What he loved about it was that it forced him to live by his wits. It made him feel truly alive to live on the fine edge. He always told me that gambling was no fun if you had enough money to cover your losses. It was the possibility not of victory but of loss that really excited him.
Gambling gave my father an almost sexual pleasure. I say "almost" because like many gamblers my father never could countenance the other vices. He was almost puritanical in his disdain for boozers and womanizers, and, as far as I know, he has been faithful to his wife, my mother, for all of the 50 years of their marriage.
Nor did my father take any real pleasure in the money he won. He treated it, also, with disdain. The one overwhelming image I have of my father and money is his refusal to let anyone pay a tab in his presence. My father, peeling off bills from a thick wad, would insist. It might have seemed like generosity, but it was too obsessive for that.
In his 20's and early 30's, my father supported his young family, my mother and my older brother, by shooting pool. Eight ball, nine ball, straight, Chicago, anything. He had short, fat fingers (like the link sausages she threw in the spaghetti sauce, my mother used to say) that should have been a liability for a pool shooter. But he more than made up for them with his firm bridge and a maddeningly smooth stroke. For years, when I was growing up, my older brother would tell me stories about my father's pool-hustling trips throughout New England and Canada. How my brother, then in his teens, used to go with Dad when he hustled farmers and hardware salesmen and the local hotshots. My brother watched from the shadows, and when the losers tossed their crumpled bills on the table, he would emerge and scoop them off the green felt. How I envied my brother! How I wished I could have gone with my father on those trips! But that was before I was born, and by the time I was old enough to go, my father had given up pool as a means of making a living.

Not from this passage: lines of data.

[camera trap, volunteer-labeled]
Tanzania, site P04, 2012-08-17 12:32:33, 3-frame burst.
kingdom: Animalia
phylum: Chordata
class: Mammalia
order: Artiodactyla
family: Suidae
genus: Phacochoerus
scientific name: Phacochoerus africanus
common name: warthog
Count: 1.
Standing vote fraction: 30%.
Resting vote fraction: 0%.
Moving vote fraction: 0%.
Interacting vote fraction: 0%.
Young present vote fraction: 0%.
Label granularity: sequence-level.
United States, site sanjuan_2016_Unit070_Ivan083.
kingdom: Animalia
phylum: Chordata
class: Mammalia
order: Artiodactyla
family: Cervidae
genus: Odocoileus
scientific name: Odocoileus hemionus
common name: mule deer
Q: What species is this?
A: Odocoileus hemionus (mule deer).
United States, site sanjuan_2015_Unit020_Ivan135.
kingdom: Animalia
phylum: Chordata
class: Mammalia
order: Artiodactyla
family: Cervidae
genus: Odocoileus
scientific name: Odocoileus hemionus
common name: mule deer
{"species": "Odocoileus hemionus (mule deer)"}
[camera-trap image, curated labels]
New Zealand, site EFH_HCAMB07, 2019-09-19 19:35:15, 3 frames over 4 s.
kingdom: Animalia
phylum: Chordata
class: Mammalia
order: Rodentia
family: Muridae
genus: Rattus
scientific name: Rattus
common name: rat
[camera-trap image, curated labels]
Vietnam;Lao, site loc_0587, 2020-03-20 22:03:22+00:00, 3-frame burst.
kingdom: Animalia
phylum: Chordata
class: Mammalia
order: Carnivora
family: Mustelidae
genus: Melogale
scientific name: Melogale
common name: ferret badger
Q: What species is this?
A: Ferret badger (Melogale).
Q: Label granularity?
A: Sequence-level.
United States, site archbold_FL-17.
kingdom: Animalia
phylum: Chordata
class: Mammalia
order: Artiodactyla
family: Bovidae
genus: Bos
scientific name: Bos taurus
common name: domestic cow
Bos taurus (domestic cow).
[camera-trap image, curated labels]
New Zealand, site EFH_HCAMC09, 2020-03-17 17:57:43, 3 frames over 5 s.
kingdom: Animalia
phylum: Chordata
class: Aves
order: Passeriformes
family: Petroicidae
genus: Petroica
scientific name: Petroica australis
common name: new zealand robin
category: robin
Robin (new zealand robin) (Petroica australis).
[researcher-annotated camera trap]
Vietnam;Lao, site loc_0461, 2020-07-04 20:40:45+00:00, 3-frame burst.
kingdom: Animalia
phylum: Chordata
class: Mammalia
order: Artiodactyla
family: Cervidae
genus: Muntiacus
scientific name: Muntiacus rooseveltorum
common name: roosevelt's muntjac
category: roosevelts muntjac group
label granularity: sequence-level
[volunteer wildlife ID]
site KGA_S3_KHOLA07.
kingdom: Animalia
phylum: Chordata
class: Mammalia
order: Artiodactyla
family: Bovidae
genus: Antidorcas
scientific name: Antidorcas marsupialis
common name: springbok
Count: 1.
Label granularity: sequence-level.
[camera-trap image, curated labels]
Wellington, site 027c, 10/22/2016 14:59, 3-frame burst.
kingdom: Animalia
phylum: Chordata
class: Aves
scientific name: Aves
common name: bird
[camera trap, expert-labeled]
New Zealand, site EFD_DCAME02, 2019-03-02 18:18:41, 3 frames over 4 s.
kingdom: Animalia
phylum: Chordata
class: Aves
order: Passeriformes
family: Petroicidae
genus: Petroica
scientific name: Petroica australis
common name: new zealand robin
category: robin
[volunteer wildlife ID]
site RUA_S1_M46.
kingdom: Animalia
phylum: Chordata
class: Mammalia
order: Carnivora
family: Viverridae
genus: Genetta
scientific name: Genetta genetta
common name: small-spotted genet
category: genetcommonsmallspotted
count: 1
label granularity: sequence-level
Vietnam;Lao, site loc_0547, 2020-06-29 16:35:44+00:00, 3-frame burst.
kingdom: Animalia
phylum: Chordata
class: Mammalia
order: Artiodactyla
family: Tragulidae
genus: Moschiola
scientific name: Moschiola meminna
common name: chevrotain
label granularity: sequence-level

When I was 18 years old I went away to pitch in the Milwaukee Braves farm system, and I picked up pool, too. It was one of the few recreations open to young baseball players in small Midwestern towns. I got pretty good at it, and when I came home I used to challenge my father regularly. But he always beat me. We would play for hours. I would get sweaty and hot-tempered while my father, with that cool-eyed, methodical stroke, would pocket ball after ball to victory. He never let up on me. I was both proud of my father's talent and furious that I could not beat him.
In his late 30's, my father abandoned pool and turned to cards and dice. His smooth pink little hands flashed when dealing cards in his one-handed style, with his thumb on top of the deck. He used to show us how, with a mere flick of the wrist, he could deal from the bottom, the middle or the top of the deck.
I remember when I was 12 how my badgering my father to have a catch with me turned into a financial disaster for us. He was supposed to deal cards that night at one of the Italian athletic clubs in the city, and he would be paid handsomely. He always worried about his hands—his livelihood, he called them. But I insisted on having a catch and he reluctantly gave in. I cut loose with a fastball that split open a finger on his left hand. Blood gushed out and he ran screaming into the house. When I finally got up the courage to go inside, I found him at the kitchen table, his hand wrapped in a blood-soaked handkerchief. He was trying to deal a poker hand to my mother, who sat across from him. The cards slipped in his bleeding hand, scattered on the floor. He glared at them and cursed their ancestry as I turned and ran back outside.
Eventually, in his late 40's, my father gave up his cards and dice and settled, in what was the beginning of his old age, on a more sedentary form of gambling. He bet basketball, baseball, football and, occasionally, hockey games. He seldom bet the ponies, because handicapping was too much like work, and he never gambled in Vegas. There was no percentage in it, he would say. Besides, it was too organized. Nor was my father ever a bookie. Bookies were businessmen, not gamblers. And my father was only a gambler. A free lance, he liked to say.